Task details ▸
What you return must be the full listing, word for word, with no images in it.

Recorded data ▸

▶

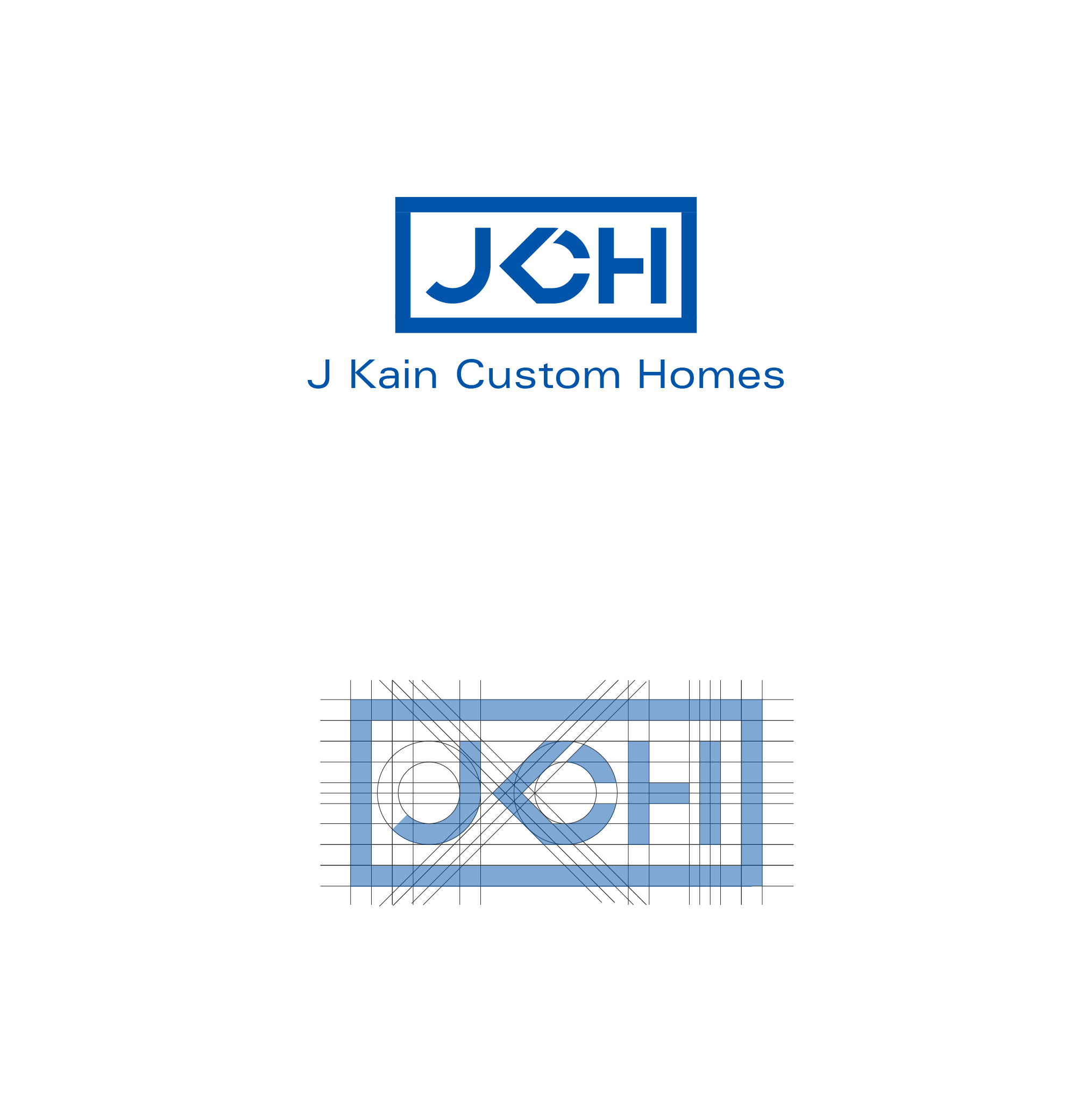 Logo Design by the3kings for this project | Design #31175810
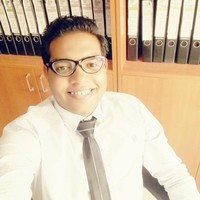 Ahmed Mohamed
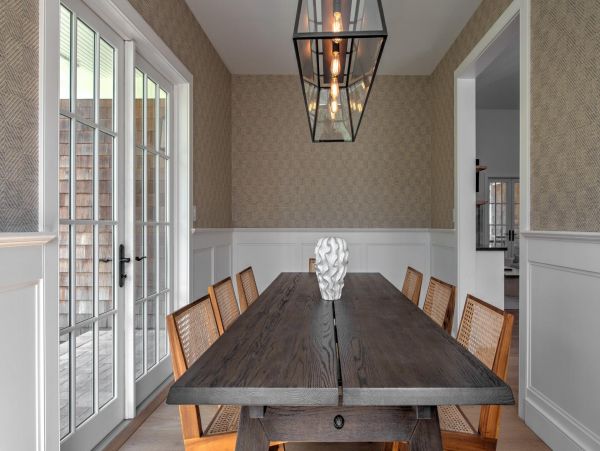 Hamptons Home 999826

◀

Solution to this task ▸
 Logo Design by the3kings for this project | Design #31175810
 Ahmed Mohamed
 Hamptons Home 999826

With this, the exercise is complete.